(Data records)
■ ■ ■ ■ ■ ■ ■

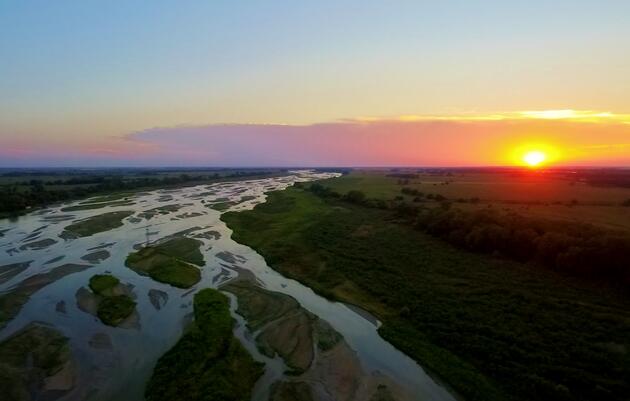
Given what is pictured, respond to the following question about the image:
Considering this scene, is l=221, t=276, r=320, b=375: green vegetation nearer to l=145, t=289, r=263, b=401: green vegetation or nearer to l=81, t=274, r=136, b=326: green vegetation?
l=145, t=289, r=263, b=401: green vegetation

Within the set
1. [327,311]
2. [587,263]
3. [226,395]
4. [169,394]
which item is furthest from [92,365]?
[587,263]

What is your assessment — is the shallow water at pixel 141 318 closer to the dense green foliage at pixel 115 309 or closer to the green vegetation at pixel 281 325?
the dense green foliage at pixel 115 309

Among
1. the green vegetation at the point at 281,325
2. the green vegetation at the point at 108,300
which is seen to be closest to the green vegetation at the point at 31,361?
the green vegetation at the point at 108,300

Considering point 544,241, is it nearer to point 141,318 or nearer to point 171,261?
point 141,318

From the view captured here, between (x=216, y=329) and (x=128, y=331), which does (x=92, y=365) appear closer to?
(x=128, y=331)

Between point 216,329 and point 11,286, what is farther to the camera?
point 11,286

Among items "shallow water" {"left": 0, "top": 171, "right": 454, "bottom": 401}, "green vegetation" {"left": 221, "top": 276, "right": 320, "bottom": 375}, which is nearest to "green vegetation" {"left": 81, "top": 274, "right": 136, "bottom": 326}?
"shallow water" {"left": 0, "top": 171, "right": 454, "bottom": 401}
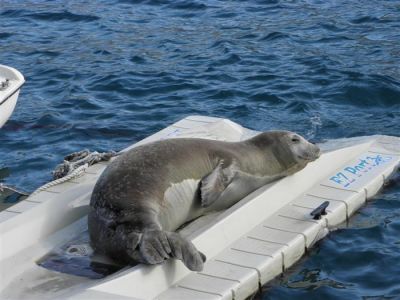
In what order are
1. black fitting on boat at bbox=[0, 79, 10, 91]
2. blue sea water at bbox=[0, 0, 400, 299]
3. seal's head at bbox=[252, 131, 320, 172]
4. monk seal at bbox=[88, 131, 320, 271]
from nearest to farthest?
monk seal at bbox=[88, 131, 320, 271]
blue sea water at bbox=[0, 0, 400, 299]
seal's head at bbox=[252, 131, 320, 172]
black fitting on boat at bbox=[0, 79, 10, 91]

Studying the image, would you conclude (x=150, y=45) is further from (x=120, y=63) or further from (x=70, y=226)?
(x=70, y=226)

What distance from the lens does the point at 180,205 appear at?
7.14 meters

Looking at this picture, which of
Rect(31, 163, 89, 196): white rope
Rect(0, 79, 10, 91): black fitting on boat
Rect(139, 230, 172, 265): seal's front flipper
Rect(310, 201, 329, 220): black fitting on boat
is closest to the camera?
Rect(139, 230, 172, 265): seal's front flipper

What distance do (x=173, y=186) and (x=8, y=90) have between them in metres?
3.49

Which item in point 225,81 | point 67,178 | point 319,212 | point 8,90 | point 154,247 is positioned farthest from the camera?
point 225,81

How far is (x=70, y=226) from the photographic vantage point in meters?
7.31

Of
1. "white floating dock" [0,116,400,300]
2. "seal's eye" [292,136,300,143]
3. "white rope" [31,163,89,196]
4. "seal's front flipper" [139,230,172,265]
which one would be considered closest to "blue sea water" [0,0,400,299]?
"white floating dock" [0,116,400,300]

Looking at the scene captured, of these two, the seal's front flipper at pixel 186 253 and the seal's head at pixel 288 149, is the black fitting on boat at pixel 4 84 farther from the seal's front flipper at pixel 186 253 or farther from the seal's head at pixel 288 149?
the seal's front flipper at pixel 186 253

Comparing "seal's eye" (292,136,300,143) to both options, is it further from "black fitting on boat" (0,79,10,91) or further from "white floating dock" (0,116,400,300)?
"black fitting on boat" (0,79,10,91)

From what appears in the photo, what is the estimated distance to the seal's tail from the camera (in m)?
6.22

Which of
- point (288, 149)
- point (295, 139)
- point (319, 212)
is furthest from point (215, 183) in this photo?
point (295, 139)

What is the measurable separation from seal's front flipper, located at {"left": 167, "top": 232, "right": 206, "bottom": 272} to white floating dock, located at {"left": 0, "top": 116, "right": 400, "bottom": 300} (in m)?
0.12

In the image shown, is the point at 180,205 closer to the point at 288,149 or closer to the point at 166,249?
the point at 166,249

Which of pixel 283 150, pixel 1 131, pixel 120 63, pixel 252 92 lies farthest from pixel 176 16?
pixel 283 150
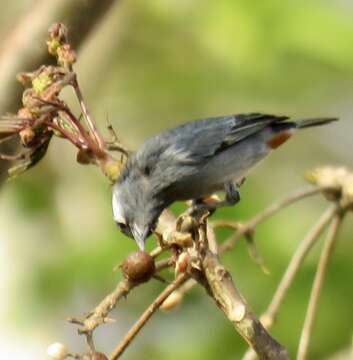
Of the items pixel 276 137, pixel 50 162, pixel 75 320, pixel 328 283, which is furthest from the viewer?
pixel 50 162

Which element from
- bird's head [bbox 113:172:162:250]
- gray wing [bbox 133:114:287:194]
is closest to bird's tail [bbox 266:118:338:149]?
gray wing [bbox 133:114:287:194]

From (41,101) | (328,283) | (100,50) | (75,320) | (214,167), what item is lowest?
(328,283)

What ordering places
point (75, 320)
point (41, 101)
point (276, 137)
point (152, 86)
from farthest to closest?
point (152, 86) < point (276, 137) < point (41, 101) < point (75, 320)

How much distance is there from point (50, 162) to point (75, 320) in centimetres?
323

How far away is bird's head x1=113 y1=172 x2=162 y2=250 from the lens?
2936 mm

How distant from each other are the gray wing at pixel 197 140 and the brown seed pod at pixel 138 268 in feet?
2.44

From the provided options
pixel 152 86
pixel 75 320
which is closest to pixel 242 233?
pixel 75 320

■ ■ ■ ■ ■ ■ ■

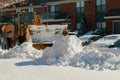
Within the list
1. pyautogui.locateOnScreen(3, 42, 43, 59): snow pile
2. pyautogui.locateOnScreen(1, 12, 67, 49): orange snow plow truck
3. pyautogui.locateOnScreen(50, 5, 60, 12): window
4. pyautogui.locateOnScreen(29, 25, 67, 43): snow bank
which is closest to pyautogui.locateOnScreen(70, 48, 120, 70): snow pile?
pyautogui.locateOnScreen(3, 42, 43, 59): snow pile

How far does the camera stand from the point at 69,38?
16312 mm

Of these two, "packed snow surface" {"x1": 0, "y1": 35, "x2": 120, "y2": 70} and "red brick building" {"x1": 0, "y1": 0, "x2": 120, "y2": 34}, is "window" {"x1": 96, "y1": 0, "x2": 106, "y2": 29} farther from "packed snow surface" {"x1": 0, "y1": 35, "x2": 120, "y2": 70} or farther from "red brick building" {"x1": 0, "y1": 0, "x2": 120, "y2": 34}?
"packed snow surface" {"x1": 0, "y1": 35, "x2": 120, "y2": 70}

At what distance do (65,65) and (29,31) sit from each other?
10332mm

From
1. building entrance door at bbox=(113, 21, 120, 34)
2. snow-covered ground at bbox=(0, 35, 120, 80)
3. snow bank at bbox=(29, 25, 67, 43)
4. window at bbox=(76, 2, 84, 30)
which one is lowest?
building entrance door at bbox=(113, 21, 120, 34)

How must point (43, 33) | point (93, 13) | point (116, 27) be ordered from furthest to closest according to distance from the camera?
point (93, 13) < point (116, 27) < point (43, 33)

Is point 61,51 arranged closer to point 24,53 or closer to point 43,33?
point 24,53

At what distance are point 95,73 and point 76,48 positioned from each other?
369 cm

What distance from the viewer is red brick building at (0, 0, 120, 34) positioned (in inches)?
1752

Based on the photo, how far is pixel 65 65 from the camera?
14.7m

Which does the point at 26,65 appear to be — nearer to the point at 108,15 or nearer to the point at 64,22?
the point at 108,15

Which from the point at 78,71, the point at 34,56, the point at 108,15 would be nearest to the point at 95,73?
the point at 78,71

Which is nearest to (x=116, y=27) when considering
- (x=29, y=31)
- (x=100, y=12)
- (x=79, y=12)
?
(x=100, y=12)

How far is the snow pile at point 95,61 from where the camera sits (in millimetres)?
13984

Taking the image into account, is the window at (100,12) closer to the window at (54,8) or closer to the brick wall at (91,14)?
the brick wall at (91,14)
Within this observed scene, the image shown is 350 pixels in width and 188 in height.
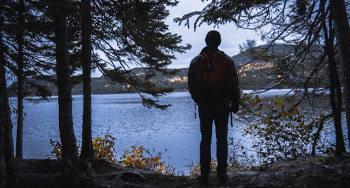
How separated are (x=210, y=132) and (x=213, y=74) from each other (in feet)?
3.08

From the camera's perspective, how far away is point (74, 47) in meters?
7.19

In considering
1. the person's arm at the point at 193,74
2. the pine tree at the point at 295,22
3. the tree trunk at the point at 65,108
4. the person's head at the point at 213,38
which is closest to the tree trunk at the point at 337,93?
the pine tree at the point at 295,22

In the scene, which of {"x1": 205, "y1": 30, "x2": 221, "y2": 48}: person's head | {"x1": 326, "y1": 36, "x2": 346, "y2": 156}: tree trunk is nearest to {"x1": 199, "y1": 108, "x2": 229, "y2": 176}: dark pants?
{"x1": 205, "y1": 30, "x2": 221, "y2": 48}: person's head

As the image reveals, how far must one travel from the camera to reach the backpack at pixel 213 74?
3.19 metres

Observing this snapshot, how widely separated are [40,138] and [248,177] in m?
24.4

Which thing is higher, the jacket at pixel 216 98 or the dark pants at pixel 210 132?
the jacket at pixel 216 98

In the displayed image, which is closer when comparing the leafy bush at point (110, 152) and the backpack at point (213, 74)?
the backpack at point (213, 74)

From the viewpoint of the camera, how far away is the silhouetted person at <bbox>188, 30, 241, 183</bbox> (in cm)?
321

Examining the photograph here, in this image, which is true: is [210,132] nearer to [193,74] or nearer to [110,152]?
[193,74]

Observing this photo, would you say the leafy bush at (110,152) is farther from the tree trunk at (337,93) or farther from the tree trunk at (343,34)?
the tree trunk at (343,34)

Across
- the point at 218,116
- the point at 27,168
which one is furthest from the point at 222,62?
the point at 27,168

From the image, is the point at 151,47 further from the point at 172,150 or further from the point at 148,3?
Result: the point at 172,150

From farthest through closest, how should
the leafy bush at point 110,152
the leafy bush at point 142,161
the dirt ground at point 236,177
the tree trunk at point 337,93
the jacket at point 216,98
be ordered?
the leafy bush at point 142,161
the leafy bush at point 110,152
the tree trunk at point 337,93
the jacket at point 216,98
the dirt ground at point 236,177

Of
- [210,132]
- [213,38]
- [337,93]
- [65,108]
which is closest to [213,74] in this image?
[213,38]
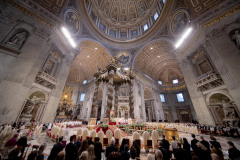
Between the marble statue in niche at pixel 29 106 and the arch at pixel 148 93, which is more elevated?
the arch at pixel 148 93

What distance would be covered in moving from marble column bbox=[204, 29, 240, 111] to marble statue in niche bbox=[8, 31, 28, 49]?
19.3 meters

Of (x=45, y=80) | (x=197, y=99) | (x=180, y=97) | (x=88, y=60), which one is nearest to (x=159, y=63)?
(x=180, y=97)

■ ■ ■ ■ ■ ■ ■

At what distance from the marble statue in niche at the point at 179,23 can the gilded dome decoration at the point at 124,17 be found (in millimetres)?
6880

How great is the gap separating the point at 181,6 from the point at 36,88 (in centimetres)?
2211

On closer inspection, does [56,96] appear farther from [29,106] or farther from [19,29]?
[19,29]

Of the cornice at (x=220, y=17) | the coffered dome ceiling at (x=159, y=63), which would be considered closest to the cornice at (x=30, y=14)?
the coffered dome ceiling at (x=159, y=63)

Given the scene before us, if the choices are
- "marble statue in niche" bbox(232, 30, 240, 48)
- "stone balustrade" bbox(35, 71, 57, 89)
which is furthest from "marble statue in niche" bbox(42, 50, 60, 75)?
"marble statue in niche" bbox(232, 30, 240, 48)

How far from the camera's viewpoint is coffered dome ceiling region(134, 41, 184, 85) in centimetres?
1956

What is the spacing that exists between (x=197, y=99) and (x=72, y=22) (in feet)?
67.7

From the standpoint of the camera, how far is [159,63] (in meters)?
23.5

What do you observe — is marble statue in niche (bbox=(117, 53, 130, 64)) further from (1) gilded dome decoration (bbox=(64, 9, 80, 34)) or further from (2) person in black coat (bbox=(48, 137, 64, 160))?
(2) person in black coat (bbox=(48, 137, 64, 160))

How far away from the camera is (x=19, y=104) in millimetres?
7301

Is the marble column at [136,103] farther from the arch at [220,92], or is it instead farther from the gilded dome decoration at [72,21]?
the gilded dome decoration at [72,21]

■ ■ ■ ■ ■ ■ ■

SHORT TASK: Convert the records into a JSON list of strings with one string per line and no blank lines, starting at the line containing "In considering" and ending after the line containing "Result: the point at 172,150".

WORKED SOLUTION:
[
  "In considering",
  "1. the person's arm at the point at 193,74",
  "2. the pine tree at the point at 295,22",
  "3. the tree trunk at the point at 65,108",
  "4. the person's head at the point at 213,38",
  "which is closest to the tree trunk at the point at 337,93?",
  "the pine tree at the point at 295,22",
  "In the scene, which of {\"x1\": 205, \"y1\": 30, \"x2\": 221, \"y2\": 48}: person's head | {\"x1\": 326, \"y1\": 36, \"x2\": 346, \"y2\": 156}: tree trunk is nearest to {\"x1\": 199, \"y1\": 108, \"x2\": 229, \"y2\": 176}: dark pants?",
  "{\"x1\": 205, \"y1\": 30, \"x2\": 221, \"y2\": 48}: person's head",
  "As the image reveals, how far must one travel from the camera to reach the backpack at pixel 213 74?",
  "3.19 metres",
  "Observing this snapshot, how widely separated are [40,138] and [248,177] in m?",
  "24.4",
  "Which thing is higher, the jacket at pixel 216 98 or the dark pants at pixel 210 132?",
  "the jacket at pixel 216 98",
  "In the displayed image, which is closer when comparing the leafy bush at point (110, 152) and the backpack at point (213, 74)?",
  "the backpack at point (213, 74)",
  "From the viewpoint of the camera, how far away is the silhouetted person at <bbox>188, 30, 241, 183</bbox> (in cm)?",
  "321",
  "Examining the photograph here, in this image, which is true: is [210,132] nearer to [193,74] or nearer to [110,152]?",
  "[193,74]",
  "Observing this photo, would you say the leafy bush at (110,152) is farther from the tree trunk at (337,93) or farther from the tree trunk at (343,34)?",
  "the tree trunk at (343,34)",
  "Across",
  "- the point at 218,116",
  "- the point at 27,168",
  "which one is furthest from the point at 222,62?",
  "the point at 27,168",
  "From the image, is the point at 151,47 further from the point at 172,150 or further from the point at 148,3?",
  "Result: the point at 172,150"
]